What Organization schema actually influences
Organization structured data does not directly produce a rich result in the same way that Article or Product schema does. What it does instead is feed the knowledge graph — the entity model that search engines maintain about the world. Once your site is associated with a confirmed Organization entity, several things can follow:
- Knowledge panel: Google may display a branded panel in the right column of search results showing your logo, name, and social links. This is more likely for established brands with consistent
sameAssignals. - Brand SERP improvements: Searches for your company name are more likely to return your own site first, with your social profiles listed below, because the engine has high confidence in the entity.
- Author and publisher attribution: Article and ReviewAction schemas that reference your organization by name can be linked back to the Organization entity, strengthening author authority.
None of these are guaranteed, but they follow naturally from a well-formed, consistent organization graph presence.
The sameAs field — your most important entity signal
The sameAs array is where you list the URLs of your organization’s official profiles on authoritative third-party platforms.

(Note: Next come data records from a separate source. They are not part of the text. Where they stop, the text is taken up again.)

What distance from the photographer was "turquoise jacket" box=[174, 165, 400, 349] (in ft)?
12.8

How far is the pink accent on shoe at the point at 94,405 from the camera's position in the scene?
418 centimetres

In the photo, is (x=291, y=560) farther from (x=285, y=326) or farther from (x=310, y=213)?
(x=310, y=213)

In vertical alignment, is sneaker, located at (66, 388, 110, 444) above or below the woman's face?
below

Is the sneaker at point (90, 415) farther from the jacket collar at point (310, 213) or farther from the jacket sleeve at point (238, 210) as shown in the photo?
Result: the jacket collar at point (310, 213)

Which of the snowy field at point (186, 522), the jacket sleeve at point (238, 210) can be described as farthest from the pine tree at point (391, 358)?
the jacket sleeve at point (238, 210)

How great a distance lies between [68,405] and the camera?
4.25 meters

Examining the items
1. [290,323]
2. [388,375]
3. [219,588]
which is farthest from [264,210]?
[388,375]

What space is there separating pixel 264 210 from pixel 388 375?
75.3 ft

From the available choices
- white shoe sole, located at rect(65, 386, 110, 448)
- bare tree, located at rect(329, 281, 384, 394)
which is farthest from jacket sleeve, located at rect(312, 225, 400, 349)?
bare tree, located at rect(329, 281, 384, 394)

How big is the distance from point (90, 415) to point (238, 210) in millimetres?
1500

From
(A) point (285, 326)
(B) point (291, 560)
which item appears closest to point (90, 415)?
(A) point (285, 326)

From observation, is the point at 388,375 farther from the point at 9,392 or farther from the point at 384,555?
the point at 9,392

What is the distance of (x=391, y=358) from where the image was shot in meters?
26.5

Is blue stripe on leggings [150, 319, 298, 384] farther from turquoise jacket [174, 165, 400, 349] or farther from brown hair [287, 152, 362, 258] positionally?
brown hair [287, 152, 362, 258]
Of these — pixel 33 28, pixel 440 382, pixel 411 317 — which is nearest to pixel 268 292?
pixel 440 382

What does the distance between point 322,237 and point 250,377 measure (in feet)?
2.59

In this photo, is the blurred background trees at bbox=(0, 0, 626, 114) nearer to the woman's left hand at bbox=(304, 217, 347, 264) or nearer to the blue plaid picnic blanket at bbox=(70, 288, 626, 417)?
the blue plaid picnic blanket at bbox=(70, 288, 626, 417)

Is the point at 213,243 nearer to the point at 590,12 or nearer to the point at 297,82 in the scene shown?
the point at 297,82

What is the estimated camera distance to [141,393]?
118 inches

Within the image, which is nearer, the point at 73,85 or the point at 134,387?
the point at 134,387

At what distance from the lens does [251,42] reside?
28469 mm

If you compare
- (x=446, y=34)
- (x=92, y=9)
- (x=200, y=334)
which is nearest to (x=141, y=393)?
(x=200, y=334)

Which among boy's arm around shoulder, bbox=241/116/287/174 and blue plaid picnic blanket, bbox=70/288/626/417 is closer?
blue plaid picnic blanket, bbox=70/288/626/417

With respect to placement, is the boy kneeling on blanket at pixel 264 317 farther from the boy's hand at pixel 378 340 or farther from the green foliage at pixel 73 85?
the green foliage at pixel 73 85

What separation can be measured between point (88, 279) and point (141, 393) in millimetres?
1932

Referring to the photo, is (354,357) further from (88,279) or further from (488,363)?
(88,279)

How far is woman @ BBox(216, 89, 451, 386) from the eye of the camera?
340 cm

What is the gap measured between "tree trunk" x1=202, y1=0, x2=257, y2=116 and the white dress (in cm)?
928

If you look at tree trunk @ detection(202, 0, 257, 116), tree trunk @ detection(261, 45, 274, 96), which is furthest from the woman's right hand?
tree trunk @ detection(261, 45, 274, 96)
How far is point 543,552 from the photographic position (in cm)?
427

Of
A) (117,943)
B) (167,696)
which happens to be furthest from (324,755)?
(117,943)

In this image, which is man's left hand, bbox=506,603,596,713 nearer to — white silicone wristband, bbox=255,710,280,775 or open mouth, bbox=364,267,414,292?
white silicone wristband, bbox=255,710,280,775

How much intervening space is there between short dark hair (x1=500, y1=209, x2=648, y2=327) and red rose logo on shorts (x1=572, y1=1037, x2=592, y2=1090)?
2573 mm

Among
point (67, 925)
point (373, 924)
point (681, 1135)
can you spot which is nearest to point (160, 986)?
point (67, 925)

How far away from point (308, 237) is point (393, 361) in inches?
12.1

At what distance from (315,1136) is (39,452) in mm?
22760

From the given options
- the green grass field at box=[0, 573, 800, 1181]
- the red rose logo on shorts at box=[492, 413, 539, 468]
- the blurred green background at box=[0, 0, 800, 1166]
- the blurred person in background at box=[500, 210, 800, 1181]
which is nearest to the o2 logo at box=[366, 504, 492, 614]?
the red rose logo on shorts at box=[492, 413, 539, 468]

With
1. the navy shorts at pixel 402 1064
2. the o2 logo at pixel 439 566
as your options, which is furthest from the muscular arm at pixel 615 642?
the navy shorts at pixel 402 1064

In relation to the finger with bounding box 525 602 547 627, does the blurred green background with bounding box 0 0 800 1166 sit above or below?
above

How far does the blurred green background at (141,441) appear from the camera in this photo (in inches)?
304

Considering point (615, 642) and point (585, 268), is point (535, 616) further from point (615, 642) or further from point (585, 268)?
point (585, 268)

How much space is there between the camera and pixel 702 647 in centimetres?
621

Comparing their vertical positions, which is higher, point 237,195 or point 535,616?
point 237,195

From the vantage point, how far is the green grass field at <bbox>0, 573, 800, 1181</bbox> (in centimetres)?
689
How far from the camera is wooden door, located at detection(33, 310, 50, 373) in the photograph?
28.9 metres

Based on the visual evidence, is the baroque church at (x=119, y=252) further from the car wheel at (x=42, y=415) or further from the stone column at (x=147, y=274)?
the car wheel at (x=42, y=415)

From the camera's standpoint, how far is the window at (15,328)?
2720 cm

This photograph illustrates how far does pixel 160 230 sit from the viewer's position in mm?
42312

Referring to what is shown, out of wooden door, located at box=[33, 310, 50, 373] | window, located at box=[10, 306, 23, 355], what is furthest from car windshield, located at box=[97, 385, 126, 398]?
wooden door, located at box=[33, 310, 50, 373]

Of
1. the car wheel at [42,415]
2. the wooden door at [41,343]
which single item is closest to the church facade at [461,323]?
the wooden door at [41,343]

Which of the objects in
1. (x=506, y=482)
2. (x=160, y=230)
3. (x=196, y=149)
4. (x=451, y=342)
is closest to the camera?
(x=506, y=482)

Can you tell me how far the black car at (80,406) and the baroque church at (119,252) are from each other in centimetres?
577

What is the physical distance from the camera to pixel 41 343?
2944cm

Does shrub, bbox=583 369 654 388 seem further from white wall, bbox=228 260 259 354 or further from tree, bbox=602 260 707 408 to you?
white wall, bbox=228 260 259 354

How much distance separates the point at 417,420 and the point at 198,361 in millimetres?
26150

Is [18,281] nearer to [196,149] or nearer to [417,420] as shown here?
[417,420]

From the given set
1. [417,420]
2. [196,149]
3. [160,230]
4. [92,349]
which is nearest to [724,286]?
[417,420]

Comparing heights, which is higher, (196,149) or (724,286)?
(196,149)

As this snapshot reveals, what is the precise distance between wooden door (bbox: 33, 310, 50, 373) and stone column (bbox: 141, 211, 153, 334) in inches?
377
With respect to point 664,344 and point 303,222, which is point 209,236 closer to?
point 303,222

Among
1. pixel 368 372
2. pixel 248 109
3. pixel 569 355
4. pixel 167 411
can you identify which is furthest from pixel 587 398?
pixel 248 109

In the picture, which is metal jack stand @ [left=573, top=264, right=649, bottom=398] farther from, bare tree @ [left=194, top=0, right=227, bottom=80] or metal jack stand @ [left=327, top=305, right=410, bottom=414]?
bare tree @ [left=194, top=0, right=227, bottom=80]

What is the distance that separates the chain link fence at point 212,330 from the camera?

These links serve as corroborating evidence that the entity described in your schema is the same as the one that appears elsewhere on the web.
High-value sameAs targets include:
- Your LinkedIn company page (
https://www.linkedin.com/company/...) - Your X (Twitter) profile (
https://x.com/...) - A Crunchbase or Companies House listing, if public
- A Wikipedia article about your company, if one exists
- Your GitHub organization page (
https://github.com/...)
Enter one URL per line. The generated schema emits them as an array of strings. Do not include personal social profiles here — only official, organization-level accounts.
Logo requirements for search features
For your logo to appear in search features, Google specifies it should be:
- An image served over HTTPS
- At least 112 × 112 pixels; 600 × 60 pixels is a common alternative for wide logos
- Crawlable (not blocked by
robots.txtorX-Robots-Tag)
Use a permanent, direct URL to the image rather than a redirect chain. A broken logo URL is a common reason Organization schema fails validation.